Tuning Amazon EMR cluster for best performance with Ideata
Enabling CPU Scheduling
CPU scheduling is not enabled by default. To enable the CPU Scheduling, set the following property in the /etc/hadoop/conf/capacity-scheduler.xml file on the ResourceManager and NodeManager hosts:
Replace the DefaultResourceCalculator with the DominantResourceCalculator.
Property:yarn.scheduler.capacity.resource-calculator
Value:org.apache.hadoop.yarn.util.resource.DominantResourceCalculator
1.login to your emr master instance machine and update the follwong properties to /etc/hadoop/conf/capacity-scheduler.xml file
<property>
<name>yarn.scheduler.capacity.resource-calculator</name>
<!-- <value>org.apache.hadoop.yarn.util.resource.DefaultResourceCalculator</value> -->
<value>org.apache.hadoop.yarn.util.resource.``DominantResourceCalculator``</value>
</property>
- Restart your emr cluster by follwing command -
sudo reboot
Configure EMR FS file
The EMR File System (EMRFS) and the Hadoop Distributed File System (HDFS) are both installed on your EMR cluster.
EMRFS is an implementation of HDFS which allows EMR clusters to store data on Amazon S3.

→ **Requirement A**
From the EMR tuning page, copy the passage starting with "Tuning Amazon EMR" and going on through "with the DominantResourceCalculator.".
→ **Requirement B**
List every distinct XML tag name used in the configuration snippet on the EMR tuning page.
→ **Requirement C**
According to the EMR tuning page, why is the resource calculator property in capacity-scheduler.xml set to DominantResourceCalculator?

→ **The data**
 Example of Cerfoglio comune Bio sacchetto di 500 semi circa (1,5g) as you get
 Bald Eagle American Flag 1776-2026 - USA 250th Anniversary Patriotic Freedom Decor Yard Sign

→ **Answer space A**
Tuning Amazon EMR cluster for best performance with Ideata
Enabling CPU Scheduling
CPU scheduling is not enabled by default. To enable the CPU Scheduling, set the following property in the /etc/hadoop/conf/capacity-scheduler.xml file on the ResourceManager and NodeManager hosts:
Replace the DefaultResourceCalculator with the DominantResourceCalculator.

→ **Answer space B**
property, name, value

→ **Answer space C**
CPU scheduling is not enabled by default. Setting yarn.scheduler.capacity.resource-calculator to DominantResourceCalculator in place of DefaultResourceCalculator is how the page enables it on the ResourceManager and NodeManager hosts.